The `.groupby()` method is used to create a grouped object, which we can then apply an aggregation on. For example, if we wanted to know the highest math grade from each classroom:

In [42]:
df.groupby('classroom').math.max()

classroom
A    94
B    98
Name: math, dtype: int64

- We can group by multiple columns as well. To demonstrate, we'll create a boolean column named passing_math, then group by the combination of our new feature, passing_math, and the classroom and calculate the average reading grade and the number of individuals in each subgroup.

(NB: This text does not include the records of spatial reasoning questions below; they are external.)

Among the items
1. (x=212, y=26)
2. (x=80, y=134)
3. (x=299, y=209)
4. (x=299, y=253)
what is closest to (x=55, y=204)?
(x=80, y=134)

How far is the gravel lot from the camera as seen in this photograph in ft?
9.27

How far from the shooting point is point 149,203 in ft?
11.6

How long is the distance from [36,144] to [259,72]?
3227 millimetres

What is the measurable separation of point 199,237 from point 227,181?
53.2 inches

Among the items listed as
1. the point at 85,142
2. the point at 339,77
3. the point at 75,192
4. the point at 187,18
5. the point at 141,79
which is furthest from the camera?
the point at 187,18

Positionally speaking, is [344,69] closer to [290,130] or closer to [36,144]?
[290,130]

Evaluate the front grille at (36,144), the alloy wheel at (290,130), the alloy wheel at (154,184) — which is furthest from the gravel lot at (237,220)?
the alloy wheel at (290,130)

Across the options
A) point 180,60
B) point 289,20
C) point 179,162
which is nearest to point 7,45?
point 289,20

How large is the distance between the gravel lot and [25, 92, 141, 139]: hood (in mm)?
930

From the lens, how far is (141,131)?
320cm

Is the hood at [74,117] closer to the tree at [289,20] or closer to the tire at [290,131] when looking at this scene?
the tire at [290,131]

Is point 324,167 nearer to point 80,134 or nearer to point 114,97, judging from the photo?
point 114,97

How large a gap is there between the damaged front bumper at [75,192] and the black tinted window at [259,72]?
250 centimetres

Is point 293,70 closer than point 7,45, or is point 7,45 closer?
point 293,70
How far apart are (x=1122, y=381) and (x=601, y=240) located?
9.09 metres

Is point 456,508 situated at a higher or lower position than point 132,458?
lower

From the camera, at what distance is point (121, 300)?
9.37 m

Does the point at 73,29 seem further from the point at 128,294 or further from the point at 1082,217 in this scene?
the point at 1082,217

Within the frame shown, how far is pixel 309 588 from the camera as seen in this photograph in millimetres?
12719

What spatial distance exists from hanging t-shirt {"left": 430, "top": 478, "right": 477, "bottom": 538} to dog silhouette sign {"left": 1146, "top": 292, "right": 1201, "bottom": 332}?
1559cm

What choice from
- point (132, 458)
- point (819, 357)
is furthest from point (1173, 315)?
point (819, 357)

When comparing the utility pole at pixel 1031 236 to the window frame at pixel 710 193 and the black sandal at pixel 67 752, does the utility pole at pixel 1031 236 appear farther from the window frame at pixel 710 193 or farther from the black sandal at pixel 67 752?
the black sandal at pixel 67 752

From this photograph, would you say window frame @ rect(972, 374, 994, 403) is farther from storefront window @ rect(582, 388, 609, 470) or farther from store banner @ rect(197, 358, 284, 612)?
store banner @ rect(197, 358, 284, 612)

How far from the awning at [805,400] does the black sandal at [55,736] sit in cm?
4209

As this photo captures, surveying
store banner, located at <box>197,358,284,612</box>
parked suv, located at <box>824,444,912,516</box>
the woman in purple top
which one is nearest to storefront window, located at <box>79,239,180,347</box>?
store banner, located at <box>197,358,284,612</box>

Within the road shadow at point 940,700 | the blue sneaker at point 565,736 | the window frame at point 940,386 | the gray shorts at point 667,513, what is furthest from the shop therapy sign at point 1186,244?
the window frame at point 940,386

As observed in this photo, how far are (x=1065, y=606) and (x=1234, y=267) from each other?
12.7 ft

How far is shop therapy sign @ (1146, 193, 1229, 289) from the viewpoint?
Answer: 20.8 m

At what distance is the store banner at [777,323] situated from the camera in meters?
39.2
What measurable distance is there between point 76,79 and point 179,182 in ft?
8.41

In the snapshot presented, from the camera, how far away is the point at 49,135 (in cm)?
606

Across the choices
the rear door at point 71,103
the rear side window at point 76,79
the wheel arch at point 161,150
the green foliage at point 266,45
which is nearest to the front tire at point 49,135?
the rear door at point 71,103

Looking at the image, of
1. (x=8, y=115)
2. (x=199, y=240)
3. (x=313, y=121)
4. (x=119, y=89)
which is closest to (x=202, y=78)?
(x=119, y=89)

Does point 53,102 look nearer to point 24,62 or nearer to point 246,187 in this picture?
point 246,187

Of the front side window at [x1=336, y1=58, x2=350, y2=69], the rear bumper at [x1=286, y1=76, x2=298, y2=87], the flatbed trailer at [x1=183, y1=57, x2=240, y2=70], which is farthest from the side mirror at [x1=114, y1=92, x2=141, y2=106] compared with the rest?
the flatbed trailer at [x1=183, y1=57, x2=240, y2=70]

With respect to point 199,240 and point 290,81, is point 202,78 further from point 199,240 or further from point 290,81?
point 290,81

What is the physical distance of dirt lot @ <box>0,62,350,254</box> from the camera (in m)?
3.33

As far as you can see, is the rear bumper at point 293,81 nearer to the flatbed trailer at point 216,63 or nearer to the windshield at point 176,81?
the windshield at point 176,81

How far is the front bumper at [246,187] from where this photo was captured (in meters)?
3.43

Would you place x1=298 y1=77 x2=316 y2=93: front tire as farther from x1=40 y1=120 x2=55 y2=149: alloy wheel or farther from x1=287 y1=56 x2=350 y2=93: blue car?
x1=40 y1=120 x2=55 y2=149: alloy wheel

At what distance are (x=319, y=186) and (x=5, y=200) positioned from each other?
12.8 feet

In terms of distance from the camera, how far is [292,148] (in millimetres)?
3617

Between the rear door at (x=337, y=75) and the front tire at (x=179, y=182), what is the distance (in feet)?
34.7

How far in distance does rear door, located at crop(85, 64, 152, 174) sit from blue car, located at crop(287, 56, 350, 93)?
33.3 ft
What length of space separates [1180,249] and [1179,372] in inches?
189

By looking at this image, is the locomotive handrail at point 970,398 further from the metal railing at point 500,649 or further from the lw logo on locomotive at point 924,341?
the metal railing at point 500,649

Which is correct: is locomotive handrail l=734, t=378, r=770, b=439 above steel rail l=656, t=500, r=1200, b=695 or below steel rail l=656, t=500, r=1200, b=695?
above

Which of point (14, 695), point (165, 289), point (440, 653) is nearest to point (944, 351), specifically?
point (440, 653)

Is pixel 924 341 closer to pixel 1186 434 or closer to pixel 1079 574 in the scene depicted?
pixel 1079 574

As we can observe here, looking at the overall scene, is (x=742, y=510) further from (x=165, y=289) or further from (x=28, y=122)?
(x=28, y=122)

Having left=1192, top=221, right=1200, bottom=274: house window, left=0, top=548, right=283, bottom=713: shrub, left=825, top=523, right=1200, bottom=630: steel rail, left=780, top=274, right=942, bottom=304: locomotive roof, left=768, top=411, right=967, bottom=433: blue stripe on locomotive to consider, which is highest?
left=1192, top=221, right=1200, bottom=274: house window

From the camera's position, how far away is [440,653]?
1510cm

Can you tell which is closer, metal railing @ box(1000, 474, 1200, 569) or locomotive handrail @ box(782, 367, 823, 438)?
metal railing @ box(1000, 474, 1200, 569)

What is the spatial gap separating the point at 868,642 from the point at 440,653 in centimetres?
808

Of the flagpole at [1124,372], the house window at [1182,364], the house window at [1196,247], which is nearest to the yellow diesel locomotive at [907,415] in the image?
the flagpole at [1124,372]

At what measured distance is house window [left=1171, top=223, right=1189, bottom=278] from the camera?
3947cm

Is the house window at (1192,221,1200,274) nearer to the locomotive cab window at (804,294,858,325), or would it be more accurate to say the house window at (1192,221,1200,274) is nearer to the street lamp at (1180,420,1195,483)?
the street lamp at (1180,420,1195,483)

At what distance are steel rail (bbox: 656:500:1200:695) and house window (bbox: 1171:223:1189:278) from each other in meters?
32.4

`np.where()` we can create a column based on a condition using np.where()
- general syntax: `np.where(condition, this_where_True, this_where_False)`


In [43]:
df['passing_math'] = np.where(df.math < 70, 'failing', 'passing')

In [44]:
df.head()

Unnamed: 0,name,math,english,reading,classroom,passing_math
0,Sally,62,85,80,A,failing
1,Jane,88,79,67,B,passing
2,Suzie,94,74,95,A,passing
3,Billy,98,96,88,B,passing
4,Ada,77,92,98,A,passing


In [50]:
grade_groups = df.drop(columns='name').groupby(['passing_math', 'classroom']).reading.agg(['mean', 'count'])
grade_groups

Unnamed: 0_level_0,Unnamed: 1_level_0,mean,count
passing_math,classroom,Unnamed: 2_level_1,Unnamed: 3_level_1
failing,A,87.0,2
passing,A,87.166667,6
passing,B,85.25,4


In [51]:
# I can even clean up my columns to make my calculations clearer.

grade_groups.columns = ['avg_reading_grade', 'count_of_students']
grade_groups


Unnamed: 0_level_0,Unnamed: 1_level_0,avg_reading_grade,count_of_students
passing_math,classroom,Unnamed: 2_level_1,Unnamed: 3_level_1
failing,A,87.0,2
passing,A,87.166667,6
passing,B,85.25,4